高齢者における新型コロナ2価ワクチン接種後の脳卒中リスク、単独接種では上昇せず
【背景】
2023年1月、米国CDCとFDAは、65歳以上の高齢者におけるファイザー社製新型コロナ2価ワクチン接種後の虚血性脳卒中懸念を指摘した。本研究は、2価ワクチン単独、2価ワクチンと高用量インフルエンザワクチンの同時接種、高用量インフルエンザワクチン単独接種後の脳卒中リスクを評価した。
【結果】
539万人の高齢者データを用いた自己対照症例シリーズ研究の結果、2価ワクチン単独接種後1~42日間の脳卒中リスクは、対照期間と比較して統計学的に有意な上昇は認められなかった(IRR 0.72~1.12)。

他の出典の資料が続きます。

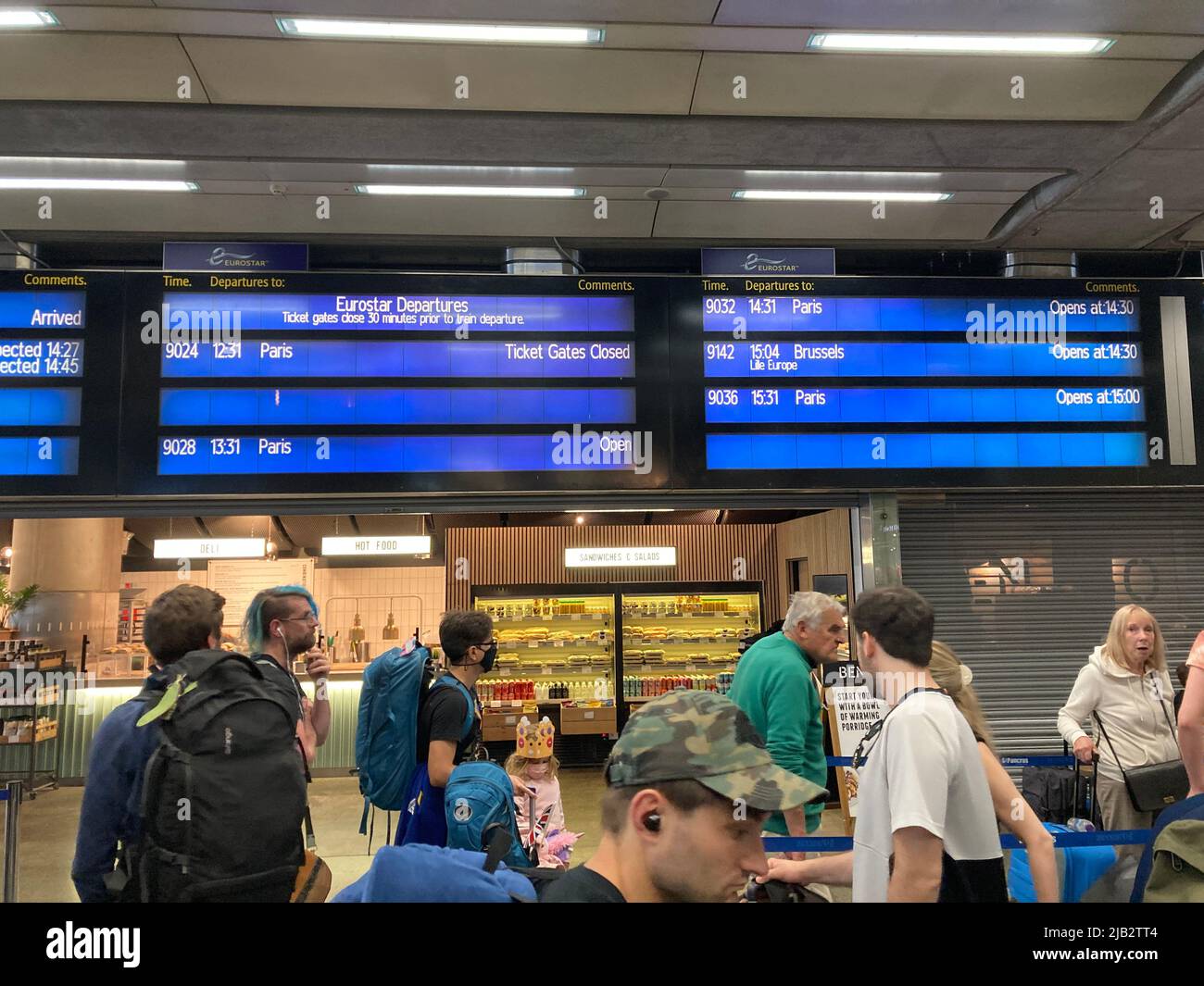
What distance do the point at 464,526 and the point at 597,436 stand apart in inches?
241

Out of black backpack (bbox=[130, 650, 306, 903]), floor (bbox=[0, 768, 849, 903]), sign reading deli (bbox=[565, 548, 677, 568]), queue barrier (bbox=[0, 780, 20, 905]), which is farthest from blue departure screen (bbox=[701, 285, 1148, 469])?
sign reading deli (bbox=[565, 548, 677, 568])

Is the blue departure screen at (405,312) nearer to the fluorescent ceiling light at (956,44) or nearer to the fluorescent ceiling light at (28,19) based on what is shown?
the fluorescent ceiling light at (28,19)

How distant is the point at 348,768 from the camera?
9.56 m

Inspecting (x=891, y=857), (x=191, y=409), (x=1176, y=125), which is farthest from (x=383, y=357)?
(x=1176, y=125)

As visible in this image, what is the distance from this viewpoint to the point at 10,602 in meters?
9.51

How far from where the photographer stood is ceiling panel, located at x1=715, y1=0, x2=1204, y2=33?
3.38m

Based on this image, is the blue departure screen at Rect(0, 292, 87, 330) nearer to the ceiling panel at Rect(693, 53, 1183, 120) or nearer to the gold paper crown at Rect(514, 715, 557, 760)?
the gold paper crown at Rect(514, 715, 557, 760)

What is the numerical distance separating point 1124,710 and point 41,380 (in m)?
5.99

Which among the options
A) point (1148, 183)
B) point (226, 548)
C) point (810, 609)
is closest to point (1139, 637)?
point (810, 609)

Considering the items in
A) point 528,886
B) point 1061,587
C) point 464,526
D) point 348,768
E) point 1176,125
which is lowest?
point 348,768

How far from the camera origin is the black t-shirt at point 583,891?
124cm

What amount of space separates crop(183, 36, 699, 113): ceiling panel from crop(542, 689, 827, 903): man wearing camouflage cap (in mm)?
3323

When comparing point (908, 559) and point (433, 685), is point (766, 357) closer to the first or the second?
point (908, 559)
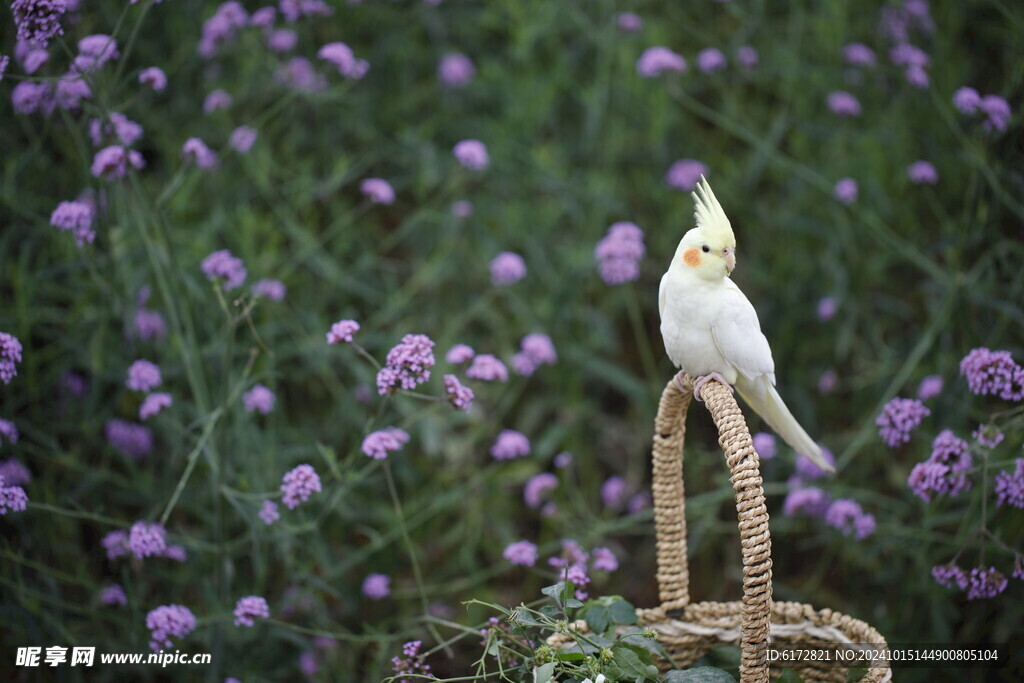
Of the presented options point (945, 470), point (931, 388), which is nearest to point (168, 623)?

同時接種では、ファイザー製ワクチンで22~42日後の非出血性脳卒中(IRR 1.20, 95%CI 1.01-1.42)、モデルナ製ワクチンで1~21日後の一過性脳虚血発作(IRR 1.35, 95%CI 1.06-1.74)で有意な関連が認められた。
【臨床へのインパクト】
本研究は、高齢者における新型コロナ2価ワクチン単独接種後の脳卒中リスク上昇を否定するものであり、日本の高齢者への2価ワクチン接種を継続する上での安全性に関する重要な情報を提供する。同時接種における一部の脳卒中イベントとの関連が示唆されたが、その臨床的意義や因果関係についてはさらなる検討が必要であり、現時点での診療方針への大きな変更は不要と考えられる。
本記事は AI(Gemini)が PubMed 上の英語 Abstract を要約したものです。臨床判断には必ず原著をご確認ください。